- What you will do -
1 – Answer these from the text on learning, one line each, marked (a), (b), (c):
(a) By what does classification group identified objects and phenomena?
(b) How many learning configurations does the text define?
(c) Which basic learning mechanism is carried out only by people?
2 – Name every basic mechanism through which learning operates, according to the text on learning.
3 – Using the text on learning, explain why an ecumenical approach to learning has three pillars.

- Text excerpt -
----

Cognitive Capabilities

An ecumenical approach to learning can be best defined by the improvement of individual and collective handling of data (facts), information (categories) and knowledge (concepts); hence the three pillars:

  • Naming relevant objects and phenomena in environments
  • Developing mental representations of environments, values and objectives
  • Developing shared symbolic representations

and the corresponding cross function:

  • Communication (facts/concepts): Exchange of meaningful signs or symbols between living organisms (plants included) and machines.
  • Classification (facts/categories): Grouping of identified objects and phenomena according to shared features
  • Reasoning (concepts/categories): Truth-preserving processing of mental and/or symbolic representations.

Learning Configurations

Assuming that learning is pushing the edges of knowledge, six configurations can be defined:

Intrinsic improvements are obtained through a more effective use of resources:

  • Practical knowledge: from actions and observations
  • Shared knowledge: from a better management of shared symbolic representations
  • Personal knowledge: from individual studying

Cross improvements are obtained through synergies:

  • Theory: alignment of concepts and categories
  • Practice: applying categories to facts, and honing both
  • Collaboration: direct exchanges of ideas and modus operandi

Learning capabilities can also be leveraged across individual and collective levels.

Learning Primitives

Learning operates through four basic mechanisms:

  • Observation of facts carried out by people and/or machines
  • Experience, a mix of observation and action carried out by people and/or machines
  • Reasoning about facts, categories, and concepts, carried out by people and/or machines
  • Judgment about facts, categories, and concepts, carried out only by people

The weaving of individual and collective learning would be achieved with the former operating clockwise and the latter counter-clockwise.

----

- Raw data -
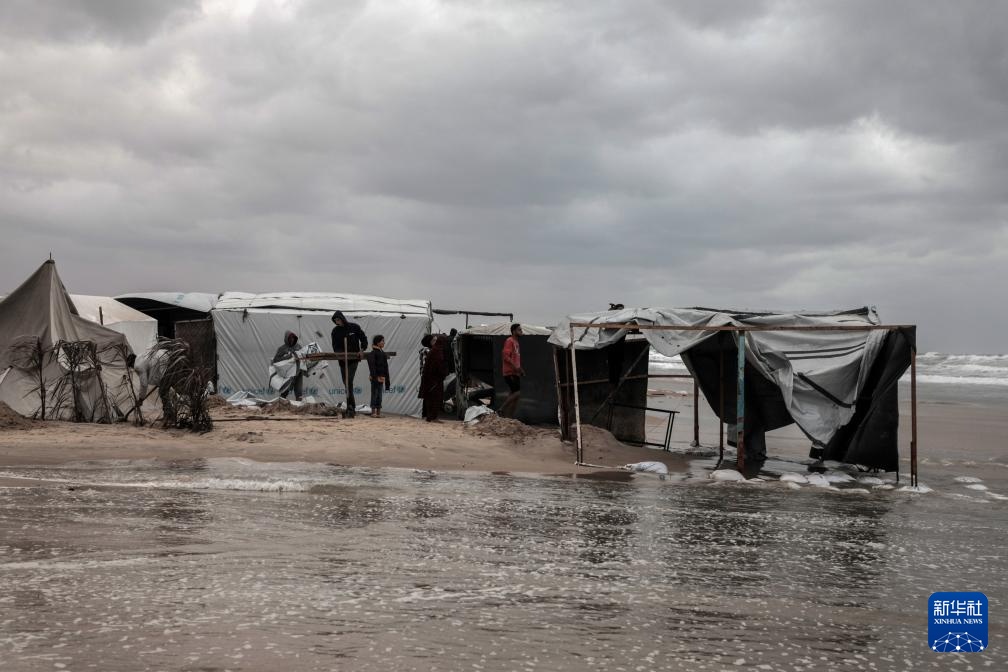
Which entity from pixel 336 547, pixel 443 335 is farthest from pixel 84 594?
pixel 443 335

----

- Outputs for the tasks -
1 –
(a) By shared features
(b) Six
(c) Judgment

2 – Observation, experience, reasoning, and judgment.

3 – The text says that such an approach is best defined by the improvement of individual and collective handling of data (facts), information (categories), and knowledge (concepts). The three pillars follow from that definition.